Criminal Practice – Jury & Jurors – Deadlock – Incomplete Re-Instruction – Rape Charge – New Trial

State v. Gillikin (Lawyers Weekly No. 11-07-1236, 21 pp.) (Douglas McCullough, J.) Appealed from Carteret County Superior Court. (Kenneth F. Crow, J.) N.C. App. Click here for the full-text opinion.

Holding: After four hours of deliberating, the jury informed the trial judge that they were deadlocked on four of five charges.
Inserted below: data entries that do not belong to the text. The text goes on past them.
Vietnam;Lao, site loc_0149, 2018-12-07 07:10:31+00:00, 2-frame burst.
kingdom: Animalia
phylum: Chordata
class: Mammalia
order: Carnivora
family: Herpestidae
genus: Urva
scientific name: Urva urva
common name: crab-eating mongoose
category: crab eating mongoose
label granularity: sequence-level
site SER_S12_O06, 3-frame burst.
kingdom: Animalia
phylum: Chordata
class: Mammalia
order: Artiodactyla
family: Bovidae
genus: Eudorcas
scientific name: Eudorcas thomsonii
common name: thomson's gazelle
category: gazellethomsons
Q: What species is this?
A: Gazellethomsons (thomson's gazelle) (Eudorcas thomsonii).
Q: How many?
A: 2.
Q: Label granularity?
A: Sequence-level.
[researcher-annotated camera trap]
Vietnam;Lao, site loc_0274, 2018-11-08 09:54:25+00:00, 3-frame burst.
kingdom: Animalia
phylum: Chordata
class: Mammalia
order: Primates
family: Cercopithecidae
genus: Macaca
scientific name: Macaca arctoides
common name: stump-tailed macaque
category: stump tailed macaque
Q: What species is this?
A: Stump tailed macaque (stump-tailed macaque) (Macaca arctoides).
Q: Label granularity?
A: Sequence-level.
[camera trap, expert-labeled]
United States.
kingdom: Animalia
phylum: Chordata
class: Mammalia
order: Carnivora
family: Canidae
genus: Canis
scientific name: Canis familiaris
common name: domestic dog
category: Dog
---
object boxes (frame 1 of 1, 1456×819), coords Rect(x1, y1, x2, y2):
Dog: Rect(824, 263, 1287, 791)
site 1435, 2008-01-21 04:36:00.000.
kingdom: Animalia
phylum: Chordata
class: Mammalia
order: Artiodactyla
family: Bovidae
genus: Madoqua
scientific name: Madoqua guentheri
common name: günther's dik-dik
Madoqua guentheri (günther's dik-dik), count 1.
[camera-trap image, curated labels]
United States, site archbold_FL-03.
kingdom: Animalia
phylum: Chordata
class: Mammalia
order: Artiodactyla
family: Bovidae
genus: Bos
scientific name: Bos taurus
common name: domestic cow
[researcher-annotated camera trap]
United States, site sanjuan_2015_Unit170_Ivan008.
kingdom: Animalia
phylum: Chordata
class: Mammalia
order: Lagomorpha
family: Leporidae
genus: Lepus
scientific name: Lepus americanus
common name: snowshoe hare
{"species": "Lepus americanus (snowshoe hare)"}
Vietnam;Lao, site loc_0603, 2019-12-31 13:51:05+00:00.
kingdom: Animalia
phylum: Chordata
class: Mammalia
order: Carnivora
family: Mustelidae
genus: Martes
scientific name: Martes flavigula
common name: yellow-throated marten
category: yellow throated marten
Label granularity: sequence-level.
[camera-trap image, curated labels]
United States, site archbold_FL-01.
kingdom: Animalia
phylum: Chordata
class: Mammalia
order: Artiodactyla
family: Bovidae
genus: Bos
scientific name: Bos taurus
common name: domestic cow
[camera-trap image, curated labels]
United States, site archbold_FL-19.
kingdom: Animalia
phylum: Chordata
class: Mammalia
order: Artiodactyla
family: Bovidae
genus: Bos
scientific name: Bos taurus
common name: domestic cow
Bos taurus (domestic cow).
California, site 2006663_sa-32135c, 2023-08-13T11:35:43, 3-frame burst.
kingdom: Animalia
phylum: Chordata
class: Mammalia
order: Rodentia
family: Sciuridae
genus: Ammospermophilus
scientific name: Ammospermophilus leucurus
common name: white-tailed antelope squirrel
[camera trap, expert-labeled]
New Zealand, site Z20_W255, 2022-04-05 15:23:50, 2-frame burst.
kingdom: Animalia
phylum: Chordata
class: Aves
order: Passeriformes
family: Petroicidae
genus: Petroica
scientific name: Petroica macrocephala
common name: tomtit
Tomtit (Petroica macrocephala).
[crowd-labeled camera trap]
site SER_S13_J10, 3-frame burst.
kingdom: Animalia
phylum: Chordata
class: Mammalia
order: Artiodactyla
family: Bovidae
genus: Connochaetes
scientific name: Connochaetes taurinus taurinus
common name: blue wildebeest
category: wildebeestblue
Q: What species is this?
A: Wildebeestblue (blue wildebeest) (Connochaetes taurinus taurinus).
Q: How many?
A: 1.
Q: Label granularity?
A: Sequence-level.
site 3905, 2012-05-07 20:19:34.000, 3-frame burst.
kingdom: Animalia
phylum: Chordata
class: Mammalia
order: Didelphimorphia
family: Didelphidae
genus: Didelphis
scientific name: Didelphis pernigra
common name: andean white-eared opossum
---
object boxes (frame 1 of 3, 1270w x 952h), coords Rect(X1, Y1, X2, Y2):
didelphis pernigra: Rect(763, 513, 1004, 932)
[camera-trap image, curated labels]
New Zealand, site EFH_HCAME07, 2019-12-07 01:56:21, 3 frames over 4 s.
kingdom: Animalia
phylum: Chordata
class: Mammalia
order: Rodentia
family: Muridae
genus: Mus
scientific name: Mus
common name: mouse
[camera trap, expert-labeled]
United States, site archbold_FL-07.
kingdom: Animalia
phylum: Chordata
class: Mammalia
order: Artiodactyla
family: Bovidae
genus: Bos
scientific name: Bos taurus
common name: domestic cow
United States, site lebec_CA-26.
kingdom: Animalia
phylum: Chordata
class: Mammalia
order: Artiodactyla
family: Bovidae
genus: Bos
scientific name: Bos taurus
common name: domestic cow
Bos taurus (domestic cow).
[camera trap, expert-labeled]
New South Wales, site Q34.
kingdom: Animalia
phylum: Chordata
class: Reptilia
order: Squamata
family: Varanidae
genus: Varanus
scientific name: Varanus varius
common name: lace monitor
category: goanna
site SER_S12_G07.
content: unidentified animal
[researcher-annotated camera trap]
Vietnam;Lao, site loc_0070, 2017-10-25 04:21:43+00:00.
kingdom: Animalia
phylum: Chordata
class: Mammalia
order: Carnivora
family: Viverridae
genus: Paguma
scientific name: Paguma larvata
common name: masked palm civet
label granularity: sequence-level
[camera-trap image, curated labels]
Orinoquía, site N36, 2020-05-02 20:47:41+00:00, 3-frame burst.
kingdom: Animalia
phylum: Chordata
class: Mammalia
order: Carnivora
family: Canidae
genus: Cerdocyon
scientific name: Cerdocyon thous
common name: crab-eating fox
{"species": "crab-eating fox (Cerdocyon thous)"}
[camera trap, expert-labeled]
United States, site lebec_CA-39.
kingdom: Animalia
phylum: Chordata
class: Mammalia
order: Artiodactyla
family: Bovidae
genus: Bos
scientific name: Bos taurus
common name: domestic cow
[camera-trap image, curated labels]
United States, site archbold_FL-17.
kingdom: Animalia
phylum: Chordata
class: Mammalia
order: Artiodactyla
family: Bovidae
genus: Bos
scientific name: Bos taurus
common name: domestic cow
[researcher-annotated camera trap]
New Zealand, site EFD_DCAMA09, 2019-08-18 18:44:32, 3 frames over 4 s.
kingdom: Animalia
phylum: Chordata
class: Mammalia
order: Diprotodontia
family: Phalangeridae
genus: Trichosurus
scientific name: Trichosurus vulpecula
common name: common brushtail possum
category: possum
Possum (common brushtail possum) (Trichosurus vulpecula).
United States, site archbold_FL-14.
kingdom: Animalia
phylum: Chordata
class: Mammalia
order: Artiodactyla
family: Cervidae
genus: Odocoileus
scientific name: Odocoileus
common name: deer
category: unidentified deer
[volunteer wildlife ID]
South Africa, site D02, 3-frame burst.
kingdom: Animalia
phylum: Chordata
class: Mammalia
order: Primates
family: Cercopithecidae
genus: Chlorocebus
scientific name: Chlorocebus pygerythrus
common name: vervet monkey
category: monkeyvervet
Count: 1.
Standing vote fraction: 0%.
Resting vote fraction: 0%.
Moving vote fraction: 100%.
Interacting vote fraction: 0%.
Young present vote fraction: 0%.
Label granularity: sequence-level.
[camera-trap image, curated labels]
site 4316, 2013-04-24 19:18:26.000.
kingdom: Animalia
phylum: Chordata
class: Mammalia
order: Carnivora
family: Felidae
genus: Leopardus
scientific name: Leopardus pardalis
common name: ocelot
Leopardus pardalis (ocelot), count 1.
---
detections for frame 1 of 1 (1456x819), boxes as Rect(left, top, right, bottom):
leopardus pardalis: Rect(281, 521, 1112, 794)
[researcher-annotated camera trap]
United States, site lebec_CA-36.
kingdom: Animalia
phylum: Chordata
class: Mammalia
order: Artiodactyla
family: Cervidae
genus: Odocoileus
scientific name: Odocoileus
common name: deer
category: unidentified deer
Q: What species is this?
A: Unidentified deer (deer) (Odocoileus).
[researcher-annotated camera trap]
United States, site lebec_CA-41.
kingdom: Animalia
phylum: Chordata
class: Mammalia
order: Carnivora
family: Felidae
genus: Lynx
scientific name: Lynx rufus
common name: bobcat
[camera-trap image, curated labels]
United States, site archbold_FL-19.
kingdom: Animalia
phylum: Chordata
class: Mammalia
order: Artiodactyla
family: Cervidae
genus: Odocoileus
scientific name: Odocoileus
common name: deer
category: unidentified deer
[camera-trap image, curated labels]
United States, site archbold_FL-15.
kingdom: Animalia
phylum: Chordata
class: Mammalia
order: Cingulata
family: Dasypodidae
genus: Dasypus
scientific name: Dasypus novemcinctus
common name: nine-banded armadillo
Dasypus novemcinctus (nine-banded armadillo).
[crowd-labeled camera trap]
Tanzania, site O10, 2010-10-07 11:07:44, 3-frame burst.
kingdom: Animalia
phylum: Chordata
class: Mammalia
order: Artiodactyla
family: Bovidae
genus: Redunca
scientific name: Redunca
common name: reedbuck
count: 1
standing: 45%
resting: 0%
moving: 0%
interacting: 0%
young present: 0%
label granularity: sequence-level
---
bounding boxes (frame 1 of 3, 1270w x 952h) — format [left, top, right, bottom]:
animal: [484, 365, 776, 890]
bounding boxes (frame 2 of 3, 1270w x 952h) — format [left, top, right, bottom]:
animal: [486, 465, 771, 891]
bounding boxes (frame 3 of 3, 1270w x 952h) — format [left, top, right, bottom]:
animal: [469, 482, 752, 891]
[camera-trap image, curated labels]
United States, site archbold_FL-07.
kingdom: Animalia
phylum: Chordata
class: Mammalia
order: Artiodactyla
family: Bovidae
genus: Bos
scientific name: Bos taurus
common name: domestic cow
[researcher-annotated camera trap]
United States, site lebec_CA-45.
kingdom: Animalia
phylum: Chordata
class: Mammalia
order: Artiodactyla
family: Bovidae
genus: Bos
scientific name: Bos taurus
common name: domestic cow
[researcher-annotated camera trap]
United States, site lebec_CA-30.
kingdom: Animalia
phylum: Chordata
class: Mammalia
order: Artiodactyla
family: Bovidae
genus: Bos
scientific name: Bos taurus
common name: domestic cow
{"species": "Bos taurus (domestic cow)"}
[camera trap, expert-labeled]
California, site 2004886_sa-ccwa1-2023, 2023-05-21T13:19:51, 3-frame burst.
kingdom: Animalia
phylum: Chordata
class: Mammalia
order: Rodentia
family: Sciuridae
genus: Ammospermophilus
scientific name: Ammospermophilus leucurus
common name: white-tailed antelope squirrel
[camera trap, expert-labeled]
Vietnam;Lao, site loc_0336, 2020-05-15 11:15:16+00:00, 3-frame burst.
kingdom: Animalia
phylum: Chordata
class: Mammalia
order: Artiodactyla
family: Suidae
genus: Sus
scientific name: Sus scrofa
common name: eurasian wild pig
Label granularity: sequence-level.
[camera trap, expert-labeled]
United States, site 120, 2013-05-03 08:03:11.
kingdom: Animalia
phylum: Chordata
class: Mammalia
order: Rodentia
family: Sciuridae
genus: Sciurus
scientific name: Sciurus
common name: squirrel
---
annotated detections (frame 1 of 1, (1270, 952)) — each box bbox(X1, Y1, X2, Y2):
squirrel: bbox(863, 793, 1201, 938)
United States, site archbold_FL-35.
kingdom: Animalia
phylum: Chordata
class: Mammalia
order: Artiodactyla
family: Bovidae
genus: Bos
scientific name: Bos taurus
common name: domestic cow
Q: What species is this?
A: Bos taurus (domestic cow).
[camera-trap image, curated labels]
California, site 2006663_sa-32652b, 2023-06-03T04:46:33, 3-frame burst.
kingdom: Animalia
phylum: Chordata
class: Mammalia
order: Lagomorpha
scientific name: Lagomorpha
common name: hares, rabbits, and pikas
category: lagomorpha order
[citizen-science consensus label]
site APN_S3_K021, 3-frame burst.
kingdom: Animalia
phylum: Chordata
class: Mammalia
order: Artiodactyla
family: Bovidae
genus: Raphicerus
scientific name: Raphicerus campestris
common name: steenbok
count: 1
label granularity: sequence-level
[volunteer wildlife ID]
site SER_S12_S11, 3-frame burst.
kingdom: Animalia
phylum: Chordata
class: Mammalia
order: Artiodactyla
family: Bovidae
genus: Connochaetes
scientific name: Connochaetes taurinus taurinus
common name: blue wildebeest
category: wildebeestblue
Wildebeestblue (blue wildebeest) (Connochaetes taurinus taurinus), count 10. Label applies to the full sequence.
When the judge re-instructed the jury, he gave some, but not all of the instructions set out in G.S. § 15A-1235(b); in particular, nowhere in the re-instructions is there a suggestion that no juror was expected to “surrender his honest conviction” nor reach an agreement that might do “violence to individual judgment.” The trial judge’s re-instructions are a clear violation of statutory guidelines, necessitating a finding of prejudicial error.

Defendant is entitled to a new trial.

Given the “he said, she said” nature of this case, we are not persuaded by the state’s contention that there was such overwhelming evidence against defendant as to render the trial judge’s error harmless.

We also take this opportunity to comment on the grossly improper closing argument given by the prosecutor in this case.

Not only did the prosecutor repeatedly engage in abusive name-calling of defendant and express his opinion that defendant was a liar and was guilty, the entire tenor of the prosecutor’s argument was undignified and solely intended to inflame the passions of the jury. Indeed, the trial court recognized the gross improprieties, and we commend the trial court for issuing a curative instruction, ex mero motu, to the jury. Had the trial court not issued a curative instruction in this case, we would have been compelled to order a new trial for defendant on this basis as well.